はい。こちらは、沖縄の徳洲会こくらクリニックの福島さんっていう看護師さんです。(MEC食開始前と、その一年後の、女性の写真を映す)。どうでしょうか?

会場:おお~っ!

渡辺:1年間で12キロ(減)。バストがアップ。全く別人になってますね。

はい。目標はここです。

(会場笑)

福島さん、ここまでなるために、頑張ってますよ。皆さん、憧れますよね? 憧れるということは、相手が健康だということですよ。

昔は、病院も薬もない。で、健康な女性を探したい。健康な女性を探して、いっぱい子供を作りたい。本能ですよね。

じゃあ、どうしたら健康か病気かわかるかって言ったら、スタイルですよ。それしか判断材料がない。だから、くびれです。

遠くから見て、くびれがきれいな女性は、おそらく健康なんですよ。骨盤が大きくて安産型。それで、男は女性を追っかけてね。狩りをして、獲物を持って帰って。狩りをして、また近いところに獲物を持って帰って、子供を増やしたんでしょうね。このくびれがポイント。

じゃあ、なぜ、この体型になるのか? 私たちの体は、食べた物で作られているんですよ。食べたもので修理しているんです。僕のお肌も1カ月もすれば、腐って落ちてしまいますよ。そうしないように、毎日毎日食べて、直してるんです。

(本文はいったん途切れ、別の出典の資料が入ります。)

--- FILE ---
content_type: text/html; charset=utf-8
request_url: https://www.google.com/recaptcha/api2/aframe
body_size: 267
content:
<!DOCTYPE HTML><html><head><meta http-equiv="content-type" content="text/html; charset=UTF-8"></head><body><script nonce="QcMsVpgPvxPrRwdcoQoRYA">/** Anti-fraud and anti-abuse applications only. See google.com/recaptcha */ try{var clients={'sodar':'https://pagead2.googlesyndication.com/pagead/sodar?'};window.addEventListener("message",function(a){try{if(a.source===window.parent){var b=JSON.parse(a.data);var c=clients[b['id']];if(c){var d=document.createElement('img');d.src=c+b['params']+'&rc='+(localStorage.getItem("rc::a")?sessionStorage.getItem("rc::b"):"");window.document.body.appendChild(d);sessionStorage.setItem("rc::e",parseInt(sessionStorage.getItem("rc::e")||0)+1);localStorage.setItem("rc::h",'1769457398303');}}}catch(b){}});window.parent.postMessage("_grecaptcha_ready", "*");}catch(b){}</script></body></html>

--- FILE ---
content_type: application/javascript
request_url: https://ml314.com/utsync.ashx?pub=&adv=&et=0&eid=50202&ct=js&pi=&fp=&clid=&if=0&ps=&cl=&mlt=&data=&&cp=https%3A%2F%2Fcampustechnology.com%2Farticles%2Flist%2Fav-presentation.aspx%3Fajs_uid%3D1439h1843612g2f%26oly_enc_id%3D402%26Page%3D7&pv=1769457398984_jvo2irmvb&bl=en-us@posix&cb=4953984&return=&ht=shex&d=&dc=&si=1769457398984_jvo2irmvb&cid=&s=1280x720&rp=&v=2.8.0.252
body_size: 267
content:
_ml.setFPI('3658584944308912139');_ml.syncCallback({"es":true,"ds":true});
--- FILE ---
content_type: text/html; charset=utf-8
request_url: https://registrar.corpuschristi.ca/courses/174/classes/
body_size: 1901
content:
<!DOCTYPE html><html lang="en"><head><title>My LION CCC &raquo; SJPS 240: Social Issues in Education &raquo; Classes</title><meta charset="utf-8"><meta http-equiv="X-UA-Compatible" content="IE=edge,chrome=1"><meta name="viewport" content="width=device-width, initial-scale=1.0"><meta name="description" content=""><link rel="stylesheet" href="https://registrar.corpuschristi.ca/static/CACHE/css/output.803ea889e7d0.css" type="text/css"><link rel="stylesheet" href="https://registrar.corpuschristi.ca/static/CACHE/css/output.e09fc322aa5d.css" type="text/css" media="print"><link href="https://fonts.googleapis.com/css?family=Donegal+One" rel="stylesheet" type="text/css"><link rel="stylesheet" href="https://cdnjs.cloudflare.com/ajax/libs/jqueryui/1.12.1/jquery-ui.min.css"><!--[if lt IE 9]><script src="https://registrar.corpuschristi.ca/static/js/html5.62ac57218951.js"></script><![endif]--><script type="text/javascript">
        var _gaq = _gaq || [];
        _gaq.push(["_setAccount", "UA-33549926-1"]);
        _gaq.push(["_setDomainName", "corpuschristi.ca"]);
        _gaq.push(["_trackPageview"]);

つまり、私たちが食事をするというのは、病気を治すため、体を作るため、健康になるためなんです。だから、この人たちの体型になるためには、何を食べたらいいでしょうか?

参加者:MEC。

渡辺:MECです。

(会場笑)

100キロ裸足マラソン(注:2015年11月7日に行われた裸足100km世界記録チャレンジ)で世界記録を出した石川(智紀)さん。MECです。MECですね?

石川氏:はい。

渡辺:つまり、この女性のような食事をすると、こうなっていくんではないかな。ですから、実際、この中にはMEC女性がたくさんいますが、くびれてますよね?

男性は、おそらくこうでしょうね。

ただ、僕は名古屋出身で、味噌煮込みうどん食べてましたからね。これ(この体型)にはなれませんでした。

(会場笑)

都会で生まれた僕は、背はちっちゃいし、足は遅いしね。彼らに勝てるものはありません。ここには病院がありません。病院がなくても生き残ってますよ。私が大好きな沖縄県はね、病院ができて医者が増えて薬が増えたら、病気が増えちゃったんです。

人類は病気しないんでしょうかね? じゃあ、この人たち何食べてますか? MECです。牛の血液を飲んでいます。

特に、ここでは農業ができません。食べられる野菜はありません。農業ないです。不思議ですね。肉食です。生き残ってますね。

エスキモーの方も鳥の塩漬けを食べたり、トナカイ、アザラシを食べてますね。ここでも、やはりがんとか、いわゆる今の生活習慣病がないということで有名ですね。